In San Diego, the USC team will assess the needs of each participating school by mining through state-collected data that explore everything from community supports and after-school activities to the students’ sense of safety, drug use and school-connectedness levels. They will also collect their own data from students, teachers, parents, social workers, counselors, psychologists and community non-profits.

The USC team will also be placed at the schools two to three days each week to help with writing school grants, lead parental support groups, and extracurricular activities.

The monitoring process was developed by Astor and Rami Benbenishty, a professor at Bar Ilan University in Tel Aviv, for use in Israel, where it produced strong reductions in at-risk behaviors in the country’s 3,000 schools.

“After ten years, we saw that the schools were better, and that each schools’ specific needs were met,” said Astor.

Astor views the San Diego partnership as a national prototype. At the end of the grant period, he will have provided the DoDEA with data-driven recommendations and intervention models that can be disseminated to public schools nationwide. He hopes to provide the agency with a range of programs that can be duplicated in school systems throughout the country.

“Public schools can play a critical role in increasing resilience of children to separation, loss and other effects of war,” Astor said. “These military families have stepped forth to make our nation safe. Our country owes these students the very best educational experiences and supports that can be offered. This project is an honorable step in that direction.”

The program will operate in conjunction with the USC School of Social Work’s Center for Innovation and Research on Veterans and Military Families (CIR) and the Hamovitch Center for Science in the Human Services. Astor will work alongside co-principal USC investigators Anthony Hassan, director of CIR, and Marleen Wong, assistant dean of field education. Benbenishty, of Bar Ilan University, is also an investigator on the grant.

Astor felt it important to clearly state that the 149 schools impacted by this collaboration would not receive the same support from the program; instead, each school will voice its concerns and needs, allowing for each student population to have their unique and individual concerns met.

“This is most definitely not a collective program,” said Astor. “While we might not be able to address each child’s needs, we can address each school. We will have an after school tutor that will help them with their needs at high school, building each program from the ground up.”

As part of the first step of the grant process, the schools must identify what the needs of the children with military parents will need. The DoDEA, Camp Pendleton and the school districts worked together in what Astor called a “fluid process.”

“No school that showed interest in the program was excluded,” said Astor. “The districts have the mindset that they want to do what is right for these kids. These are people who want to really make a difference.”

According to Astor, Fallbrook Union Elementary School District (FUESD) was instrumental in the coordination of the districts as the lead district for the grant.

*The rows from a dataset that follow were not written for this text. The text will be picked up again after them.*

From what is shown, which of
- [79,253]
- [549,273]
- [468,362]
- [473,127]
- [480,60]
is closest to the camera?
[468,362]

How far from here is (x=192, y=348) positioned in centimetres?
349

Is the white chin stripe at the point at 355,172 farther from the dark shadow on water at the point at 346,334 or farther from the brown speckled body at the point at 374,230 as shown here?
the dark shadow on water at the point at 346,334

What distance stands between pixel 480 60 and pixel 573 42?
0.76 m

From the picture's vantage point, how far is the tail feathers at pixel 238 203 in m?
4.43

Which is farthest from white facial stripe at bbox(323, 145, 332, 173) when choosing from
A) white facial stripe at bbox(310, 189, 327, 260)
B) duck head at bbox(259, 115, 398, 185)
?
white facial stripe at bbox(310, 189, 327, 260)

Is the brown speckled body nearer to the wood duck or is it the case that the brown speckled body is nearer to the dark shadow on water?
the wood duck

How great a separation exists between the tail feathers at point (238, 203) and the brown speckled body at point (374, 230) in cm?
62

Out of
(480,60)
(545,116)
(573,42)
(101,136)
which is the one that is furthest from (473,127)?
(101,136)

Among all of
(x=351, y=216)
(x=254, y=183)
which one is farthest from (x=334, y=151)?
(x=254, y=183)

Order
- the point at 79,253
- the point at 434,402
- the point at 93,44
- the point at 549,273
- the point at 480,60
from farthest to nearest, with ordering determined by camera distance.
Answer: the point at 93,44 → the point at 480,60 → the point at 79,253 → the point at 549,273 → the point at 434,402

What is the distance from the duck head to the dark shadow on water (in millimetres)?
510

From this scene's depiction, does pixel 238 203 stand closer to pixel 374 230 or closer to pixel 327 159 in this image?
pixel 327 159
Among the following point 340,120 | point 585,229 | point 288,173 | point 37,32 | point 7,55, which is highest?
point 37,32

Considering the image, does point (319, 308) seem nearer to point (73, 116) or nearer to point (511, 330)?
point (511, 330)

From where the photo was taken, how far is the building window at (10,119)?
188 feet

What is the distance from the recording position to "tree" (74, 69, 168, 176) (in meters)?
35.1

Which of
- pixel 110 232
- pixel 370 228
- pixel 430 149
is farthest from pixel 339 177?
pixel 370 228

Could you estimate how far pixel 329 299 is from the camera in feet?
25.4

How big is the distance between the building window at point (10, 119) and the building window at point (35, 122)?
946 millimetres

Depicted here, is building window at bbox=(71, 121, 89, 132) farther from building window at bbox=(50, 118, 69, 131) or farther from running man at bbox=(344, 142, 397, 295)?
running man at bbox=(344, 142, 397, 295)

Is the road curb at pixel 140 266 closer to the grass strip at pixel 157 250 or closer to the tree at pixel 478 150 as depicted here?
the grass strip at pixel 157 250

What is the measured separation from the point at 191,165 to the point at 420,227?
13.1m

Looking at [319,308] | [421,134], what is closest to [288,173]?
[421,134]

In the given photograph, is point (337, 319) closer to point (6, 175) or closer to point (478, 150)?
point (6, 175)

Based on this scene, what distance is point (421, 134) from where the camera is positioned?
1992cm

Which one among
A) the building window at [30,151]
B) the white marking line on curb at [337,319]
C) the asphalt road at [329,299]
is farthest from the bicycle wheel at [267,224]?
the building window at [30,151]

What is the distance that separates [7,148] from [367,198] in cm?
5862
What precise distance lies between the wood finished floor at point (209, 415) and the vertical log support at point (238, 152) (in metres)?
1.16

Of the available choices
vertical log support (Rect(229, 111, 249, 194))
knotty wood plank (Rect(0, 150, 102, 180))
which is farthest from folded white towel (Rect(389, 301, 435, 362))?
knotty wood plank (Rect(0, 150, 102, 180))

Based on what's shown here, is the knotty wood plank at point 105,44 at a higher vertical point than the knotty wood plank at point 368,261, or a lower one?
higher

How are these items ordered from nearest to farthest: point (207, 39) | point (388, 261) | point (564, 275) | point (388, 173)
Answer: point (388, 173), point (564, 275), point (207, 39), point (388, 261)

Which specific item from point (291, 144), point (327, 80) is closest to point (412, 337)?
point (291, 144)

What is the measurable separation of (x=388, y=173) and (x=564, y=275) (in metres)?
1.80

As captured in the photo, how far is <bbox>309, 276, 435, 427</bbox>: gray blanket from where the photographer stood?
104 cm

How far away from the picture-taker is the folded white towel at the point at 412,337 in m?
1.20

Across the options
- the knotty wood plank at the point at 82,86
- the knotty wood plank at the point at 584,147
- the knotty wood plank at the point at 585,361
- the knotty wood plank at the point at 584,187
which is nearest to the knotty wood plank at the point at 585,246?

“Professor Astor contacted me in November 2009 about becoming the lead district for a multi-district grant that they were pursuing through the Department of Defense,” said Brian Jacobs, superintendent of FUESD. “What the District will be receiving through this grant are the services of USC students who are gaining masters-level intern experience for a social work degree, while working with school-aged children of parents that are in the military and dealing with deployment family issues, post deployment issues, post traumatic concerns, and the potential impact these have upon school-aged children.”

“The interns will be an additional resource of assistance and support to the children and families of the military,” continued Jacobs. “It is hopeful that FUESD will have up to five interns working at schools throughout the district.

“The grant will also provide some professional development for FUESD staff, and provide a small funding source to support a designated Lead Coordinator within FUESD,” explained Jacobs. “The coordinator is not be a new position, it is just the funding from the grant would help off-set costs of an existing position.”

According to Astor, the interns will be able to provide 70,000 extra hours of support at the schools.

“We hope that the grant will be a direct support to a population whose specific needs we haven’t had the resources to meet,” said Tim Ritter, superintendent for the Temecula Valley Unified School District. “Now, the unique needs and set of conditions will by addressed by a social worker whose specific goal is to provide positive support for the students.”

The Temecula Valley Unified School District was informed that they were selected to be a part of the program in early June. The district has 29,000 students, with three high schools, 17 elementary schools, and six middle schools.

“When looking at the statistics, about 16 to 17 percent of our student populations come from military families,” said Ritter. “At one of our high schools, 250 kids come are from a military background. This program is truly giving us a sense of how many students of this sort we have in our district. We didn’t realize how many children in our district have their parents in the military. It’s a true eye opener.”